[Rows from a dataset]
>>>>>

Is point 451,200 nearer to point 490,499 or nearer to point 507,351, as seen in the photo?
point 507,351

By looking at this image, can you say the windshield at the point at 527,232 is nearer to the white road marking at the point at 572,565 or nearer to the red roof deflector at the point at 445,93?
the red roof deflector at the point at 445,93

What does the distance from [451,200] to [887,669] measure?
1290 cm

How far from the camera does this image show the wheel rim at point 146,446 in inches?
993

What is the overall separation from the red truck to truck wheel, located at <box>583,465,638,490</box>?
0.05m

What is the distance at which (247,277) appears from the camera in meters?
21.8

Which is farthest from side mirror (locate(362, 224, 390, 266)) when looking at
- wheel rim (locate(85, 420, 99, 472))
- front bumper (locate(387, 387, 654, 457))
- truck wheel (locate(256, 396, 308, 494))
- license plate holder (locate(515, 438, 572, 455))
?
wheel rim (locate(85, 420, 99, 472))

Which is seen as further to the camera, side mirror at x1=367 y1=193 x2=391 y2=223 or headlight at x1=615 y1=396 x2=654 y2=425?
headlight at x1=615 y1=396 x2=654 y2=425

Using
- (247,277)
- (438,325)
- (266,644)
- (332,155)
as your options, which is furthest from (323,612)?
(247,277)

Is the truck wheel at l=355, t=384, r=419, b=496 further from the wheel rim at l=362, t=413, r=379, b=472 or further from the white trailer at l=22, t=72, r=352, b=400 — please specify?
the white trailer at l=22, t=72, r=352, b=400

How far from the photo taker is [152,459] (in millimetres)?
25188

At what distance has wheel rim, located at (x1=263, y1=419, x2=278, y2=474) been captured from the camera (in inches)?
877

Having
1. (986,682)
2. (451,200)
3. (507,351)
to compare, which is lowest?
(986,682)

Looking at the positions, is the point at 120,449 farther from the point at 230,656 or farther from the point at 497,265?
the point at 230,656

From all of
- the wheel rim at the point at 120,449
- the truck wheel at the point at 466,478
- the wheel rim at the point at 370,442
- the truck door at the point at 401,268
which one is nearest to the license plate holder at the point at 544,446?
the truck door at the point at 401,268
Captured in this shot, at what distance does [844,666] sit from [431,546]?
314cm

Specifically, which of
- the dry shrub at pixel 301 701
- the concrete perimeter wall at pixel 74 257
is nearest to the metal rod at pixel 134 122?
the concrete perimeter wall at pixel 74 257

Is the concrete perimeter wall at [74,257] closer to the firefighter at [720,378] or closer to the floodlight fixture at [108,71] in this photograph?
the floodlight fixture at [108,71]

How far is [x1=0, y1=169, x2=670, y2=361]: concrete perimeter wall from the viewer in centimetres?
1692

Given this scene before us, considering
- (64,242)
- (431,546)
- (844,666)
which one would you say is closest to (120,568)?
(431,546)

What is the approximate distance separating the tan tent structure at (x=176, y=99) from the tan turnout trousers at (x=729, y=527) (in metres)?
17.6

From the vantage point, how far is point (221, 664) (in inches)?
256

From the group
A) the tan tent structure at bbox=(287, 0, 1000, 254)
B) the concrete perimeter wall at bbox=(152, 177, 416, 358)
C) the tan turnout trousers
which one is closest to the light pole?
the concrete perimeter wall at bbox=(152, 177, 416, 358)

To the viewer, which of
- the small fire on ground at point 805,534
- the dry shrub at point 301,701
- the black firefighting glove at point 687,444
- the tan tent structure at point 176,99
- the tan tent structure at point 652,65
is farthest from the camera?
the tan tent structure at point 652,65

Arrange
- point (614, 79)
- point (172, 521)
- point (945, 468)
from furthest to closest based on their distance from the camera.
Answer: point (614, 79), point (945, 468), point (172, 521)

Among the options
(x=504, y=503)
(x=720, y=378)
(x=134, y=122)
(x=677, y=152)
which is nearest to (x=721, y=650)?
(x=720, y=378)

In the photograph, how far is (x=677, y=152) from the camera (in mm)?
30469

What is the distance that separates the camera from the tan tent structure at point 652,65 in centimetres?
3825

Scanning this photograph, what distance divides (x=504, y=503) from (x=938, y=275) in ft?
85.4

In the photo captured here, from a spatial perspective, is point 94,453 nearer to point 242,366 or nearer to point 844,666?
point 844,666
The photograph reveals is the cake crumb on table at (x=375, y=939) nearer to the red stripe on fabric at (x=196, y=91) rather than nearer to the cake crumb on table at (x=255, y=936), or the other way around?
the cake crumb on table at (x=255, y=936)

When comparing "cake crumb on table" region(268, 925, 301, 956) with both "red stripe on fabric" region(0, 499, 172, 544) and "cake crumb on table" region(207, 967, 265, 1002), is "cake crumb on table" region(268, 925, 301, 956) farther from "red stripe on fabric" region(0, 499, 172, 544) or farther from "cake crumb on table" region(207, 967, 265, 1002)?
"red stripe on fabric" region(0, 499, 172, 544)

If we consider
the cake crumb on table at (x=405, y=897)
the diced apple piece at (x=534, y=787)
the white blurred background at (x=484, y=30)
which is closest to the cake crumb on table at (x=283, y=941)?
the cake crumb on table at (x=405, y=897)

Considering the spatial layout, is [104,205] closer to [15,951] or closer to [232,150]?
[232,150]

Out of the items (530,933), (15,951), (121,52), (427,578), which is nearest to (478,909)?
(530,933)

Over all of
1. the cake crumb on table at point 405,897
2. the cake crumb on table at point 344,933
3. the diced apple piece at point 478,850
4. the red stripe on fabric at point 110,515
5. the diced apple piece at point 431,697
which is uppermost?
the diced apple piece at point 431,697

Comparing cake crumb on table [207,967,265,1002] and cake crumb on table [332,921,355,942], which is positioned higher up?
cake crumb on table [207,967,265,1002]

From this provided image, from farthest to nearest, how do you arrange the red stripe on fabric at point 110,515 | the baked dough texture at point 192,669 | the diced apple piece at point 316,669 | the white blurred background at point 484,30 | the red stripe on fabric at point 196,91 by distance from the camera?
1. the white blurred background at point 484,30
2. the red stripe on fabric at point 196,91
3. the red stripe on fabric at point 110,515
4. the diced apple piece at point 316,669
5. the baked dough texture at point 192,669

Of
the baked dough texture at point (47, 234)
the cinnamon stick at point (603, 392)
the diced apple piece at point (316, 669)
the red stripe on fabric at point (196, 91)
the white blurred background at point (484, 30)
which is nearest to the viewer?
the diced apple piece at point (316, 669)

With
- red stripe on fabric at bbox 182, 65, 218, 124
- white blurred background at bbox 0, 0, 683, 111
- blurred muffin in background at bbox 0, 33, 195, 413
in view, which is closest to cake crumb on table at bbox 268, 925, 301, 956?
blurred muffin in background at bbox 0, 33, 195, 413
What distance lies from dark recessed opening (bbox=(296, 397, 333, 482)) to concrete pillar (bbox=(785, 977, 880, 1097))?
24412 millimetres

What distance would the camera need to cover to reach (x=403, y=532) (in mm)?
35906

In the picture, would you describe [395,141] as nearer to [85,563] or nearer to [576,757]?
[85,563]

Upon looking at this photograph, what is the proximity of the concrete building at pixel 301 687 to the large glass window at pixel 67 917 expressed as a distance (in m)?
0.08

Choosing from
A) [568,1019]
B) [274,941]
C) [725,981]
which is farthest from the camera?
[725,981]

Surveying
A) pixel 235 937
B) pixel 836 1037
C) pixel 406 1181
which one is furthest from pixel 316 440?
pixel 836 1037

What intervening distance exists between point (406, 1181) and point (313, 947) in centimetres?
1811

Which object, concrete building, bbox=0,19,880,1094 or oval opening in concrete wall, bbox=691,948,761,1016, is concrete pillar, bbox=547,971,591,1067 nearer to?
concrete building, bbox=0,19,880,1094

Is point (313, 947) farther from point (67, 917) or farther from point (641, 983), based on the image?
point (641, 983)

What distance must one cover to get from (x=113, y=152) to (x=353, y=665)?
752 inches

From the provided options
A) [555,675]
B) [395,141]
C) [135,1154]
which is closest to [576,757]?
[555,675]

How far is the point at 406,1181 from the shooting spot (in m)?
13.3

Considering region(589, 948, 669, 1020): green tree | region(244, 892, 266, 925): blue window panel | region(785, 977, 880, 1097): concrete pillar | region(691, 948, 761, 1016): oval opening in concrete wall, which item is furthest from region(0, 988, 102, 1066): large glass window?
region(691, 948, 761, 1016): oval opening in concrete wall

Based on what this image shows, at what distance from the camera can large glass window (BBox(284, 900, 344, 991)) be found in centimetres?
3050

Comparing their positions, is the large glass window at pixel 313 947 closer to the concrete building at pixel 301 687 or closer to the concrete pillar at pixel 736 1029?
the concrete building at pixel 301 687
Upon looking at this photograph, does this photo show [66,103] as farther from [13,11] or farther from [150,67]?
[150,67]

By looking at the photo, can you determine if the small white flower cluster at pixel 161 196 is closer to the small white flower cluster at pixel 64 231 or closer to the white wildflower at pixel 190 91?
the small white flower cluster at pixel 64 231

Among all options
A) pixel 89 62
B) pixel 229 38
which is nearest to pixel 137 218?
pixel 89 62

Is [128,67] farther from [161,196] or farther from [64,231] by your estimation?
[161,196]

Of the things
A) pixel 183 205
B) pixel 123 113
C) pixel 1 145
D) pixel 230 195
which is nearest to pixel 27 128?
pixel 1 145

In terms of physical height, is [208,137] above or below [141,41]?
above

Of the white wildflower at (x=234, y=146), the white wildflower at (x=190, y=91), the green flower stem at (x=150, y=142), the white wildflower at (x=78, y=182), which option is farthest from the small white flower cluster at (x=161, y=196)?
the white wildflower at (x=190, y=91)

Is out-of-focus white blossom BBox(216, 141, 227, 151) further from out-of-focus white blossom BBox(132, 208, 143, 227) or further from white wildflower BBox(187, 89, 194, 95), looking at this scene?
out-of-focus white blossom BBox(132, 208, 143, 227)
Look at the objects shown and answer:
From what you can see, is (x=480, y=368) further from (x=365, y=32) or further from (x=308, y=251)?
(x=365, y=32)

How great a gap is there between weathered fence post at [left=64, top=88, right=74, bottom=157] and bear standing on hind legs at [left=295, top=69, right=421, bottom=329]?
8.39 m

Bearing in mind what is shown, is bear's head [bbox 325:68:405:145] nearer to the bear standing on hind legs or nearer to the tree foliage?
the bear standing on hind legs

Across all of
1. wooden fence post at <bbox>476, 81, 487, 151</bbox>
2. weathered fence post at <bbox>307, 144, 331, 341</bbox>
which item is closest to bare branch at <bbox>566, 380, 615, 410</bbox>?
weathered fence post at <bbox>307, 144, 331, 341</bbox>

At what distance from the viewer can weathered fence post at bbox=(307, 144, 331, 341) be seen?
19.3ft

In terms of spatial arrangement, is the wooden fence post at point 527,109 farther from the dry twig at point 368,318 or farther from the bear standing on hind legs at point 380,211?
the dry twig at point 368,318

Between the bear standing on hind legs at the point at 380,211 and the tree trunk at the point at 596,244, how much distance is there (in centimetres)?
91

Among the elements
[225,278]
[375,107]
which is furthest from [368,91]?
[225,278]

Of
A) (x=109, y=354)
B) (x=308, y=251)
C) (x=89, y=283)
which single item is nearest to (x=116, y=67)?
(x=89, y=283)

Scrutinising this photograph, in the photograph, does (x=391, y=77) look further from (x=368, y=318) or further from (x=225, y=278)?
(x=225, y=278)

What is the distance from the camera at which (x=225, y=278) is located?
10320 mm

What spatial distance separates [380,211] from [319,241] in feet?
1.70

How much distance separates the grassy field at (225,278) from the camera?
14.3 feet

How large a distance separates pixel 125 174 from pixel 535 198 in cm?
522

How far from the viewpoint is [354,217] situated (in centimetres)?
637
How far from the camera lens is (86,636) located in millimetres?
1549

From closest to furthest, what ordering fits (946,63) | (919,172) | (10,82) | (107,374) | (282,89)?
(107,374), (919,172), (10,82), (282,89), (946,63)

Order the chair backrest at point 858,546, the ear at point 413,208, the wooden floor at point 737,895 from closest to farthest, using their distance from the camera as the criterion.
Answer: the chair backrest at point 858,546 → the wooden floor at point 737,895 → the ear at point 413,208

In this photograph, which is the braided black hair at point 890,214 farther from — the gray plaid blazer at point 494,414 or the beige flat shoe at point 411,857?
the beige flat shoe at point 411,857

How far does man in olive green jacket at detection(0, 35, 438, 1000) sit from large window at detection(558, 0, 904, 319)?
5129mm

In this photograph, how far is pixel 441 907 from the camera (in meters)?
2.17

<<<<<

[BRIEF] Only the lines from the one containing "In this photograph, which" to the end of the data should be printed, exactly as they stand.

[EXERCISE OUTPUT]
In this photograph, which is the braided black hair at point 890,214 farther from — the gray plaid blazer at point 494,414 or the beige flat shoe at point 411,857?
the beige flat shoe at point 411,857

How far does man in olive green jacket at detection(0, 35, 438, 1000) sit from large window at detection(558, 0, 904, 319)?
5129mm

In this photograph, how far is pixel 441 907 from the camera (in meters)?
2.17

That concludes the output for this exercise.